Recently, on a home visit to a patient I asked, “How have you been since the last time I was here?” He said he was fine, but I thought he looked sadder than when I saw him last. After a brief cry, we started talking about how he really felt.
My patient had been affected by a public health issue: exposure to asbestos leading to a diagnosis of malignant mesothelioma. He also was affected by another public health issue becoming an epidemic – loneliness and social isolation. Because loneliness is such a problem for mesothelioma patients, I encourage caregivers and medical providers to take time to listen to the patient, really listen to what they are saying and what they are not saying. This can have a profound effect on their physical and mental health. To be our healthiest, physically and mentally, we need to relate to each other. The strength of the bonds that we have with other people can help us feel connected, and part of something.
Loneliness is an epidemic that affects people throughout the world. Not only does it affect your mental health, it has a direct effect on physical health. The physiological way that loneliness affects health is that it can trigger some of the same hormones that your body makes when it is under stress. Long term stress is detrimental to health.
Doctors in England have recently recognized loneliness as a public health epidemic. This past summer, Prime Minister Theresa May appointed a national Minister of Loneliness. Indeed, by 2023, doctors in England will write prescriptions for cooking classes and walking groups as part of a government initiative to combat loneliness. This is a new program called “Social Prescribing.” The plan is for doctors to recommend group activities, such as cooking classes, walking groups and art clubs, instead of medication. In fact, the British government reports that about 200,000 older people across the country haven’t had a conversation with a friend or relative in more than a month.
It is not just the elderly who are suffering from loneliness. In 2018, Cigna, a health care insurer, conducted a study indicating half of all Americans reported they feel alone, isolated, or left out at least some of the time. In fact, American Millennial and Generation Z adults – about 75 million people total – are lonelier than any other U.S. demographic and report being in worse health than older generations. Being connected on the internet is not the same as human interactions and relationships.
The physical toll that loneliness takes on mortality is suggested to be the same as smoking 15 cigarettes a day, making it more dangerous than obesity. People who are lonely and isolated are more at risk for heart disease, stroke, immune system illnesses, and often have a harder time recovering from cancer. Loneliness has also been found to contribute to premature death for people of all ages.

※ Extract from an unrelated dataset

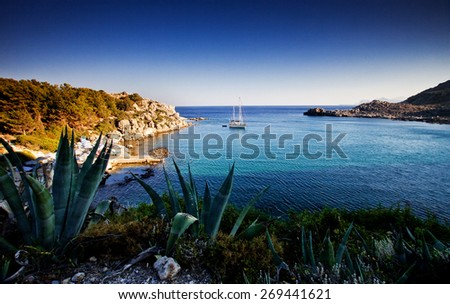torquois hidden bay in Rhodes Greece - stock photo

In the age of social media, how can we combat this potential epidemic? We can all make a conscious effort to connect with people. Try to connect with people in your community, church, and neighborhood. Do not assume that everything is okay, or that you would be intruding on someone’s privacy. People who find themselves feeling isolated and alone can benefit from support groups, adult classes, volunteering – any activity fostering connections with people will help.
Listen to your neighbors, family, and friends. Reach out and connect.